Episode 18: the right to be poorly behaved
My friend Josh recently completed a documentary marathon. He’s an apprentice journalist and was preparing to move to the documentaries team. So naturally he watched ten documentaries in 5 days. He said his most favourites were those produced in the 2000s, because those in the documentaries acted themselves in-front of the camera. The fourth wall was completely collapsed, and people act naturally.
But then there’s this shift starting in the mid 2010s of how people behave in front of the camera. They are more aware that they are being recorded, and more presciently, the consequences thereof….
This is uncharted territory for humanity. All prior generations to Gen-Z were afforded the right to be poorly behaved in their adolescence. To sin, to commit taboos, to burn bridges, to say stupid things and to do stupid things. This is a luxury no longer afforded. Gen-Z, and younger, are all too aware that one recorded, and published, mistake can have career ending consequences.
I fear that this inability to make mistakes, be held accountable by your group of friends or even the wider public, apologise to them and move on and be forgiven… might have some pretty bad consequences?? I’m not saying people should be able to do and say what they want, I’m saying a permanent record of people’s youthful stupidity is probably a bad idea.
I’m not really sure of the solutions for this but given the transient nature of life, and given our growing environmental disaster caused by piles and piles of data, is it about time we introduce statutes that limit how long social media posts are allowed to remain published? Likewise is it maybe an idea that we expand phone/recording free spaces?

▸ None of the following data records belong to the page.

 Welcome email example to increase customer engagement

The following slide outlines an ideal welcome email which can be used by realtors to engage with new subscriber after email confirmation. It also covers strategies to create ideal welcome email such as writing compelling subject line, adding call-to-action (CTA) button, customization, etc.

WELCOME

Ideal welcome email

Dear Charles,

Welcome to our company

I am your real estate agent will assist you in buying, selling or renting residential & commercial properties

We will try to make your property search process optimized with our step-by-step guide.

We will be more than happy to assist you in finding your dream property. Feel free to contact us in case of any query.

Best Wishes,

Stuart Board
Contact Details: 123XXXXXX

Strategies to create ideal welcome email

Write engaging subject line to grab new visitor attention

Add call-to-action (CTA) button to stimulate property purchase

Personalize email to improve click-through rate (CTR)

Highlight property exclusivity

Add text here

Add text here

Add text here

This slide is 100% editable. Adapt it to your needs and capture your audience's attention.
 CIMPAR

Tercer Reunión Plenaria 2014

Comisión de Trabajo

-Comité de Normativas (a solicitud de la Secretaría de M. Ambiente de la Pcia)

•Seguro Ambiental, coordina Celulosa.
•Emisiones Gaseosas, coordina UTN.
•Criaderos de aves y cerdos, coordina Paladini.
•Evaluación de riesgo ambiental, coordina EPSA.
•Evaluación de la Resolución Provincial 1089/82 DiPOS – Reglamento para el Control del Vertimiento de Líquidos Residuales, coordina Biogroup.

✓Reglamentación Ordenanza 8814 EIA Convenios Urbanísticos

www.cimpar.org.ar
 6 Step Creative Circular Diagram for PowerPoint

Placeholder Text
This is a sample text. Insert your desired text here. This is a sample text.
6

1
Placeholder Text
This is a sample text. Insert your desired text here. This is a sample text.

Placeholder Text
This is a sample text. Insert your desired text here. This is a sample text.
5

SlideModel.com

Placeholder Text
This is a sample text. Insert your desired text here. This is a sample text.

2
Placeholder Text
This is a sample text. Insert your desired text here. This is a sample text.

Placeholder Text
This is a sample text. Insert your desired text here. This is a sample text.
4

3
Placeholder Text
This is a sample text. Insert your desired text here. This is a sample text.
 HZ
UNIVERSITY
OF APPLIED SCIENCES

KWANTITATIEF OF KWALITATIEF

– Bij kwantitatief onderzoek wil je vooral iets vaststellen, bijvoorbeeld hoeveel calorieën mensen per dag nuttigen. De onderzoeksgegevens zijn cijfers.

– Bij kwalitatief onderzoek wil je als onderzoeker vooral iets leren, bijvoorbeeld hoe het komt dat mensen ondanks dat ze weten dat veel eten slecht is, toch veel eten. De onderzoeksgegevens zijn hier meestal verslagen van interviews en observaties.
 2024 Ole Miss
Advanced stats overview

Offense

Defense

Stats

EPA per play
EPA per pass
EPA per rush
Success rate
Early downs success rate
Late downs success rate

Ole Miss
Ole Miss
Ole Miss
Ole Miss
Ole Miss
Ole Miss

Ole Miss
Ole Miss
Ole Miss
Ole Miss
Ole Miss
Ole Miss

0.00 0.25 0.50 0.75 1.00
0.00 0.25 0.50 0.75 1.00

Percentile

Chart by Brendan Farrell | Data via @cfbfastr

I think obviously a part of this is developing a new etiquette around phones. Allow me to recall a travel vignette: I was scuba diving in Egypt in December 2024. The hostel had arranged a karaoke in a local (sans alcohol) bar. The vibes were a bit dead (perhaps sobriety related), so I decided to take matters into my own hands. Naturally the solution being a big Scotsman giving it full yaldi to Taylor Swift’s ‘Love Story’.
“We were both young when I first saw you // I close my eyes and the flashback starts…”
Immediately the audience, all aged 20-30 whip out their phones and start recording me. Not once, not twice, but three times I ask people directly to just put their phones away and stop recording me and to just be in the moment. Nobody cared. I’m not really fussed about people exposing my love for early Taylor Swift – but we’re kinda cooked as a generation if we think we have the right to own other people digitally.
Repression seems to have this effect on the human psyche of building up a natural frustration, sometimes boiling over to rage. Its insidious to one’s wellbeing. With that in mind, I worry about the long term consequences of this digital panopticon we have built.